• _Objective_: Quote word for word everything from the line containing "Studying this scene, from among the options" down to the final one of the lines below.

• _Provided data_:
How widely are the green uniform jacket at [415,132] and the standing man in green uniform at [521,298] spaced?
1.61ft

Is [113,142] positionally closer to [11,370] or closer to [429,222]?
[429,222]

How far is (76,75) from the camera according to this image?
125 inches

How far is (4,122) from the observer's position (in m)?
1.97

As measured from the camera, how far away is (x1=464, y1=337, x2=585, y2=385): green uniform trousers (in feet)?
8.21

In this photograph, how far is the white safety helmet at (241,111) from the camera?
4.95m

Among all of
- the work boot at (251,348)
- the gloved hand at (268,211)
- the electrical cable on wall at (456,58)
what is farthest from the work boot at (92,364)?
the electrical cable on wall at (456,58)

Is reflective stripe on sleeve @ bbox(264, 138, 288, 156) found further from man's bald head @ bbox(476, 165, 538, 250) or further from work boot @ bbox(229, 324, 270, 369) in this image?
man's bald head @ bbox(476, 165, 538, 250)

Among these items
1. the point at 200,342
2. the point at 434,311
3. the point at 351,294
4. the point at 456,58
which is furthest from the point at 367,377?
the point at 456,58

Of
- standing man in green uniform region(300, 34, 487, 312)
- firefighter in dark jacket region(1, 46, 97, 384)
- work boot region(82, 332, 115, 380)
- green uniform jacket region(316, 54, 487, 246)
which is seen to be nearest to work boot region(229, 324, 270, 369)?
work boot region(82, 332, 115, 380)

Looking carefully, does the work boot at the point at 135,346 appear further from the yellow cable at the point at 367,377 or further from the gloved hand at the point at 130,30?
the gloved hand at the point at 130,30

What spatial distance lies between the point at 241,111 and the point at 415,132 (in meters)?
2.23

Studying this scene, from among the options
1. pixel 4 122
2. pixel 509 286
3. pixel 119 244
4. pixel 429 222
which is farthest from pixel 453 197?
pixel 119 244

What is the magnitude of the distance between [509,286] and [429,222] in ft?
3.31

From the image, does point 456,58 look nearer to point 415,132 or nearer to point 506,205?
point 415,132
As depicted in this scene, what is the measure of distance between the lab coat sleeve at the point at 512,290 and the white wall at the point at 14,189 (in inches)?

• _Correct result_:
Studying this scene, from among the options
1. pixel 4 122
2. pixel 509 286
3. pixel 119 244
4. pixel 429 222
which is farthest from pixel 453 197?
pixel 119 244

What is the magnitude of the distance between [509,286] and [429,222] in ft?
3.31

From the image, does point 456,58 look nearer to point 415,132 or nearer to point 506,205?
point 415,132
As depicted in this scene, what is the measure of distance between the lab coat sleeve at the point at 512,290 and the white wall at the point at 14,189 (in inches)?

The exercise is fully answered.